Spreading around the ol’ blog-o-sphere is Google’s Flu Trends. In essence:
We have found a close relationship between how many people search for flu-related topics and how many people actually have flu symptoms. Of course, not every person who searches for "flu" is actually sick, but a pattern emerges when all the flu-related search queries from each state and region are added together.
Pretty cool. Really cool actually. What Google is doing here is combining a couple of dimensions of data: where you are geographically and flu-related search queries to determine how the flu virus is spreading.
A few years ago, I talked about Google Base and what I then called the “Incidental Semantic Web.” In short, what I was talking about then is how the monitoring or mining of data artifacts out of selfish behavior can lead to some really interesting insights.
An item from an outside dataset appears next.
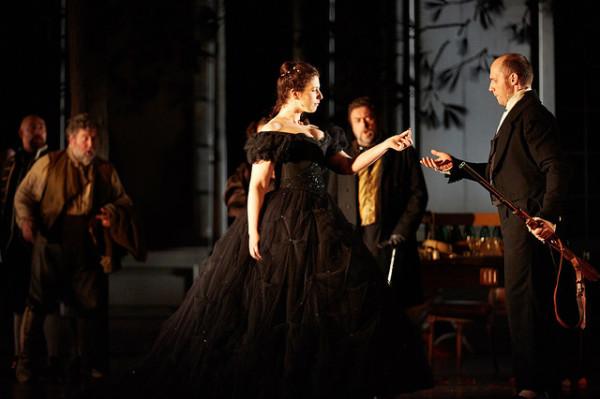 A grófné és a gróf: Ellie Dehn és Stéphane Degout (fotó: Mark Douet / Royal Opera House)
That’s exactly what’s happening here.
We search for flu remedies and symptoms on Google because we’re selfishly motivated to learn more. We have no interest in contributing to some database that reports on the spread of the flu. That selfish motivation is precisely why Google can trust (relatively speaking) the data coming in. In other words, this ability to predict the spread of the flu is an incidental byproduct of millions of discrete, selfish acts.
I think this is just the beginning. Imagine synthesizing results from not only search queries, but eating habits (via “smart” refrigerators), drug interactions (RFID is making its way onto prescription bottles) and many other "sources” of data. For example, imagine finding a a far less likelihood of diabetes in cultures that eat extraordinary amounts of cauliflower.
Today, we take a guess about the correlation of different factors (Vitamin X reduces Disease Y) and kick off a study where we then decide to watch and gather data. Tomorrow, we’ll just check the data that comes out of our everyday lives.